(Items from a dataset)
■ ■ ■ ■

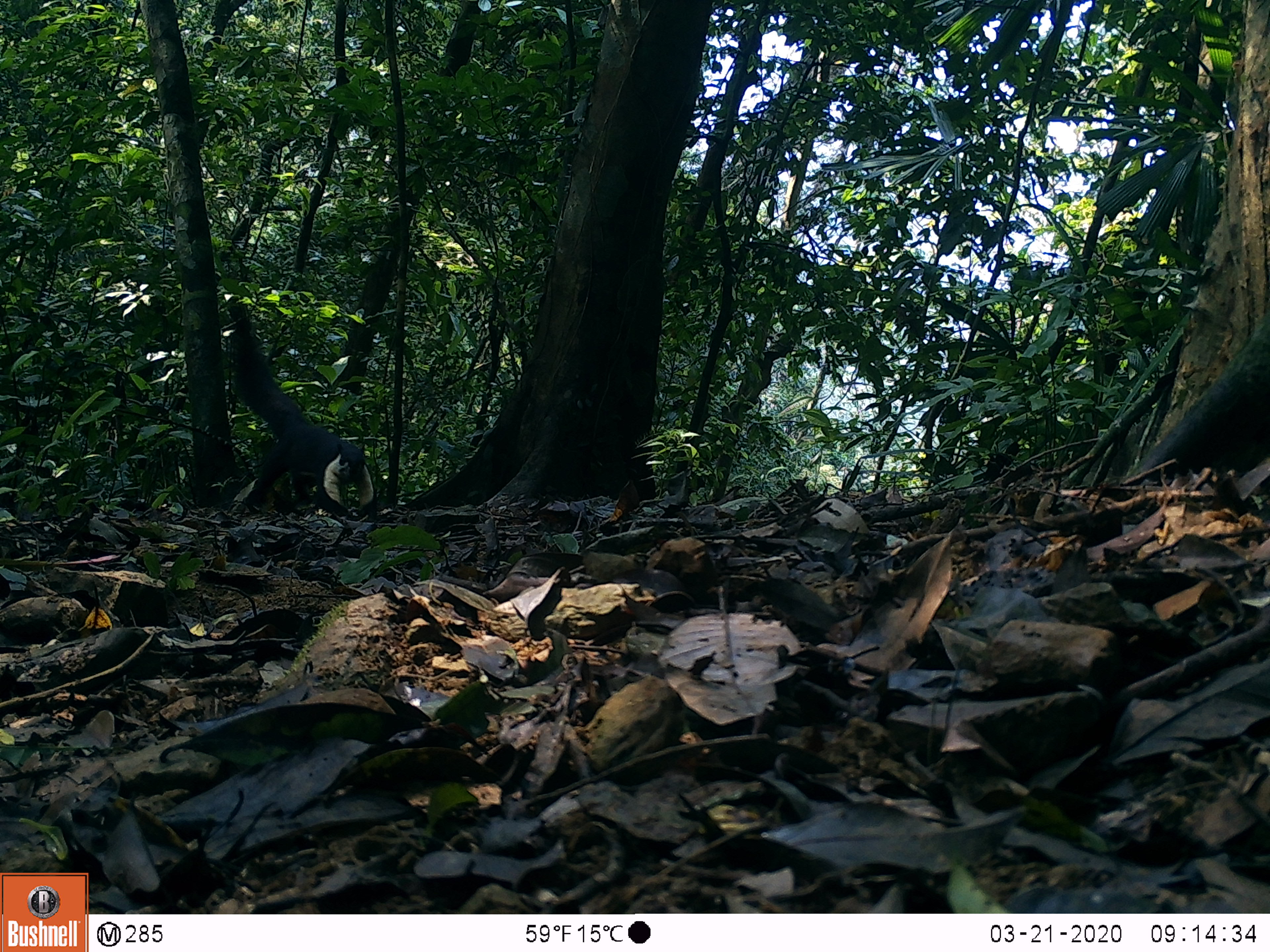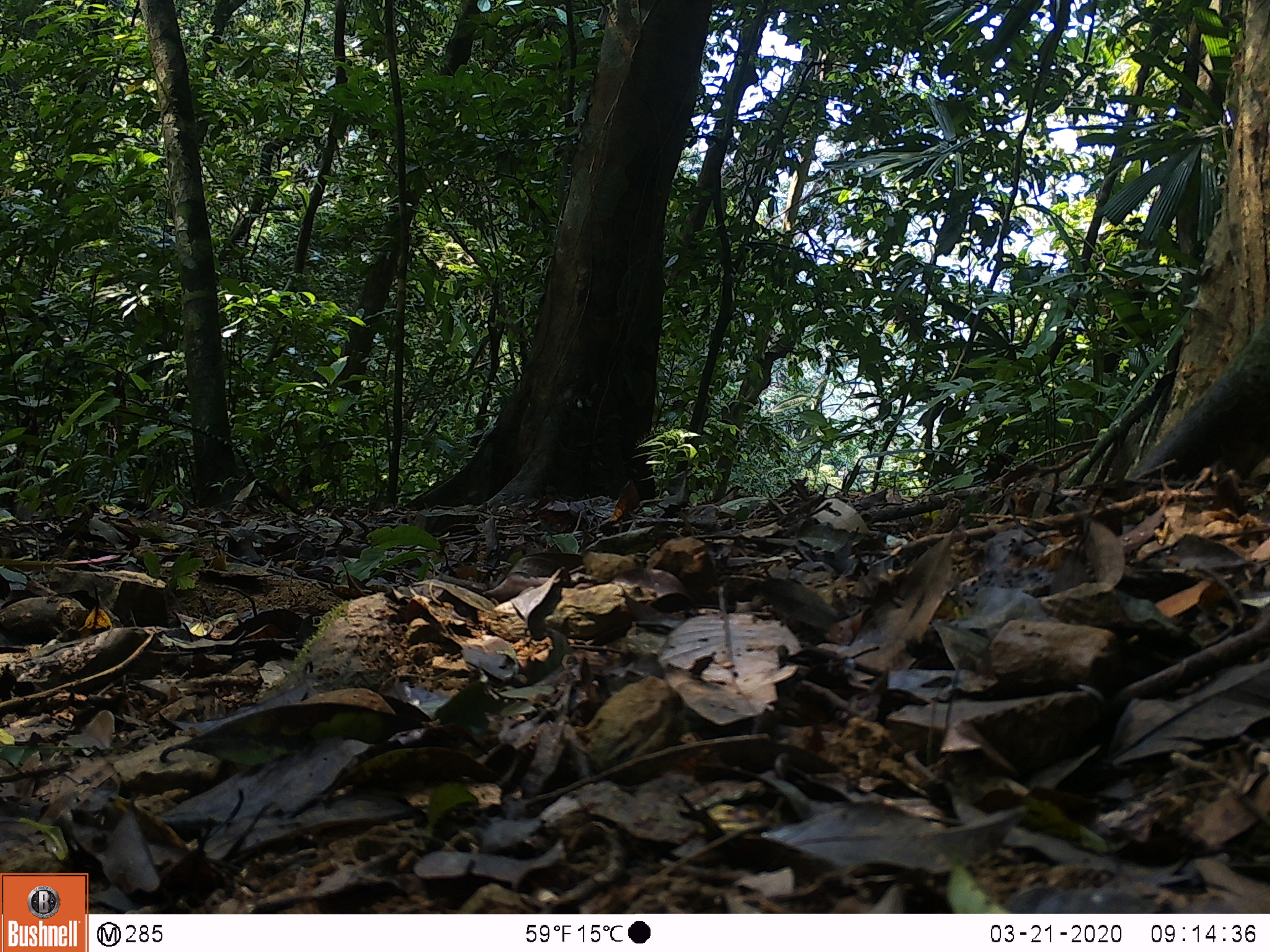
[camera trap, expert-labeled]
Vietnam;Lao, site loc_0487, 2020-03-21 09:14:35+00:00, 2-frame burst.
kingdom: Animalia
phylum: Chordata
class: Mammalia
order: Rodentia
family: Sciuridae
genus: Ratufa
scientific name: Ratufa bicolor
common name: black giant squirrel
Black giant squirrel (Ratufa bicolor). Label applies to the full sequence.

■ ■ ■ ■

(Problem to solve): This exercise asks for the line with "Vietnam;Lao, site loc_0487, 2020-03-21" and all lines after it through the end of the records above, retyped exactly and with nothing else.

(Problem solution):
Vietnam;Lao, site loc_0487, 2020-03-21 09:14:35+00:00, 2-frame burst.
kingdom: Animalia
phylum: Chordata
class: Mammalia
order: Rodentia
family: Sciuridae
genus: Ratufa
scientific name: Ratufa bicolor
common name: black giant squirrel
Black giant squirrel (Ratufa bicolor). Label applies to the full sequence.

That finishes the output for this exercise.